Work to complete —
• 1. In the router setup thread, what security setting does mithun_mrg recommend for the Wi-Fi?
• 2. Reproduce the part of the router setup thread between "## hotshot05 (Aug" and "in the modem.", inclusive.
• 3. Decide whether each statement agrees with the router setup thread, answering yes or no and quoting the words that settle it: (a) The desktop uses a static LAN IP. (b) The Belkin router has already been configured. (c) mithun_mrg advises hiding the SSID.

Document extract —
START
# Just too tricky..lets see  who can solve this ??



## spironox (Aug 15, 2011)

This is quite an tricky and intruding situation at my end. At the first I don’t have any support from my Internet service provider nor any guidance any where here is the problem .

Introduction
I am having an desktop with Asus p4 p800se Mother board with on board LAN 
For access to the Internet :: an RadMax Wi-Fi Outdoor Access Point/ Client (I am having an WAN miniport PPPOE Internet dialer installed in our pc )( I have the admin access and pswds) 
For personal use ::I am also having an Belkin n150 Router 
Play toys :: An Apple ibook G4 & Google Chrome Cr-48 netbook (both Wi-Fi)

Now comes the tricky part 
My Out door Unit Lan Ip is  172.168.10.xxx
My Desktop Lan Ip is Static ip 192.168.2.xxx
My Router is Not yet configured but has 192.168.2.xxx ip default
My play toys are to be configured 

Problem::
How do I configure the ips of my appliances and gadgets to access the internet directly from the Belkin 150n router rather than using the dialer installed in my pc 

Is there any way that the Belkin router does the dialing and gets connected so that I can just turn on the Belkin router and use the other gadgets rather than installing an proxy on my pc and access the internet through my pc which in turn needs me to power up the computer then router (Belkin) and then the proxy on my computer and then the laptops and gadgets 

Any suggestions is helpful I am clueless regarding configuring WAN setting of Belkin & My Outdoor Router


----------



## hotshot05 (Aug 15, 2011)

just configure your modem to connect ti the internet directly when you turn on the modem.
configure your modem in PPPoE mode. save the username and password required for connecting to net in the modem.
after that, whenever you turn on your modem and connect other devices via wi-fi to the belkin router, they will be able to access net.

and this method makes the dialer in your PC redundant. you will not need it. 
whenever the modem is on, the internet will be on


----------



## spironox (Aug 16, 2011)

@hotshot05
By modem u mean the radmax Outdoor unit ???


----------



## mithun_mrg (Aug 16, 2011)

u can also try to configure the Belkin router in PPPOE mode set the username & password so that it connects to the net auto, connect ur modem to the internet port of the router so after that ur wifi equipments will connect to the belkin router & the desktop through a Ethernet cable

On configuring wifi just give a SSID of ur choice(dont hide the SSID) set the security to WPA2 PSK set a strong key & finally change the admin password of the router thats all


----------



## spironox (Aug 21, 2011)
END
Collected material —
START
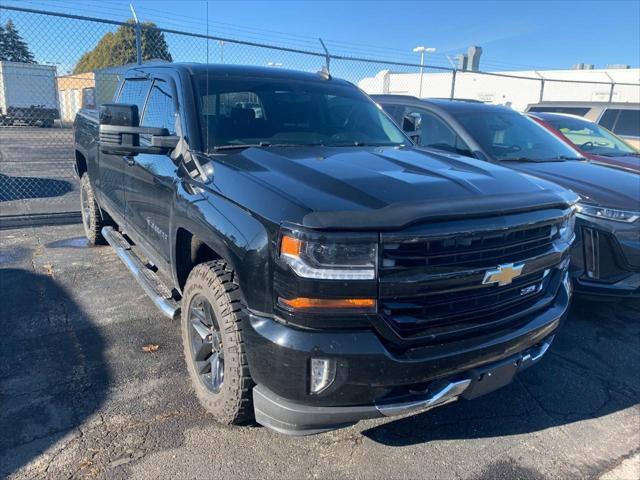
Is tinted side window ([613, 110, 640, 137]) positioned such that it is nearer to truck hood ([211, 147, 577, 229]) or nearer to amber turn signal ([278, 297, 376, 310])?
END
Solutions per task —
• 1. WPA2 PSK

• 2.
## hotshot05 (Aug 15, 2011)

just configure your modem to connect ti the internet directly when you turn on the modem.
configure your modem in PPPoE mode. save the username and password required for connecting to net in the modem.

• 3.
(a) Yes: "My Desktop Lan Ip is Static ip 192.168.2.xxx"
(b) No: "My Router is Not yet configured"
(c) No: "(dont hide the SSID)"